(Data shown begins)
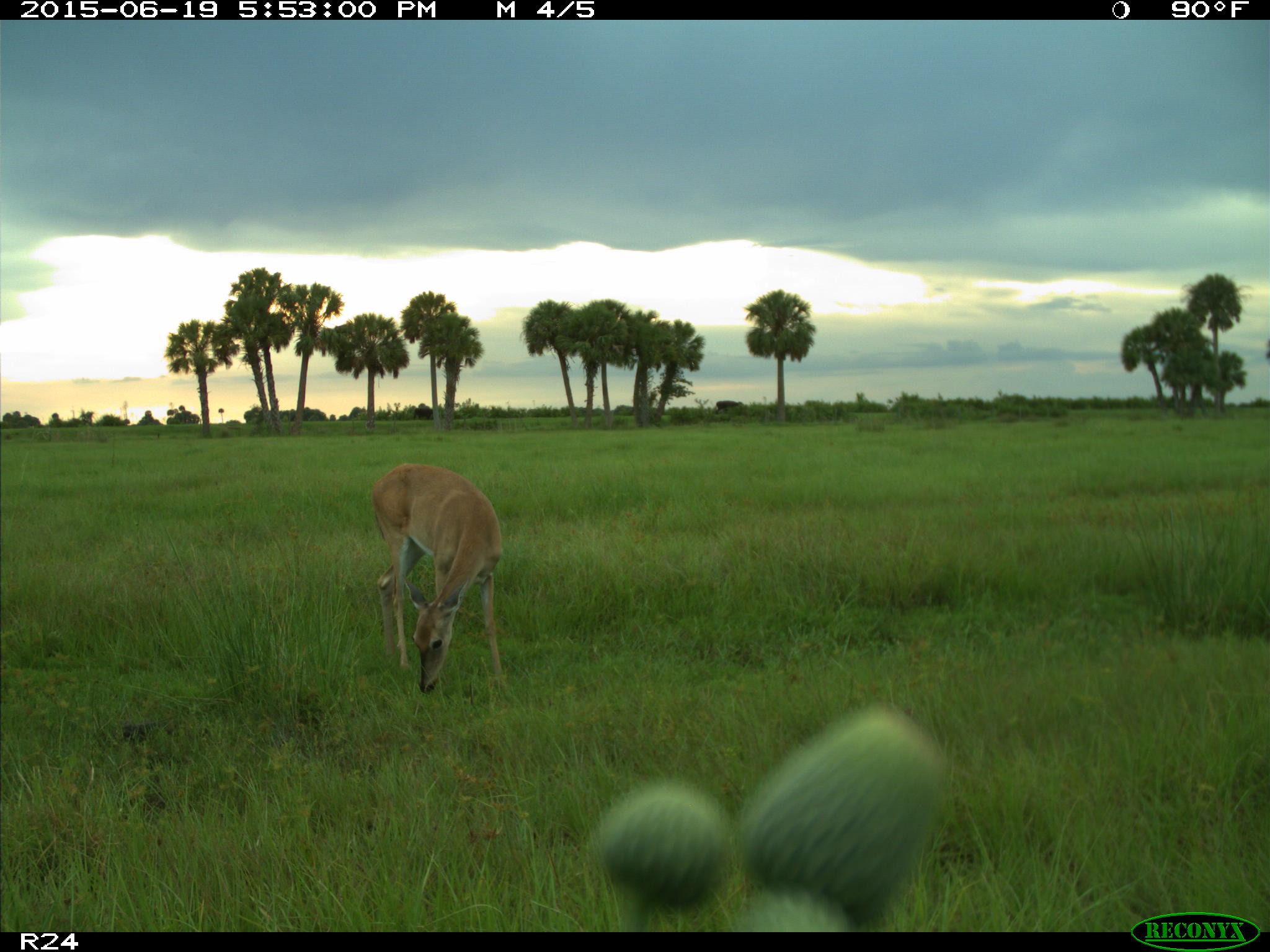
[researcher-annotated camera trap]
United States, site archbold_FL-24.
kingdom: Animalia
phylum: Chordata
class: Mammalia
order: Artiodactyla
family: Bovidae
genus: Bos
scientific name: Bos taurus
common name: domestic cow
(Data shown ends)
Your assignment:
Copy everything in the records above except the pictures, exactly as written.

Solved exercise:
[researcher-annotated camera trap]
United States, site archbold_FL-24.
kingdom: Animalia
phylum: Chordata
class: Mammalia
order: Artiodactyla
family: Bovidae
genus: Bos
scientific name: Bos taurus
common name: domestic cow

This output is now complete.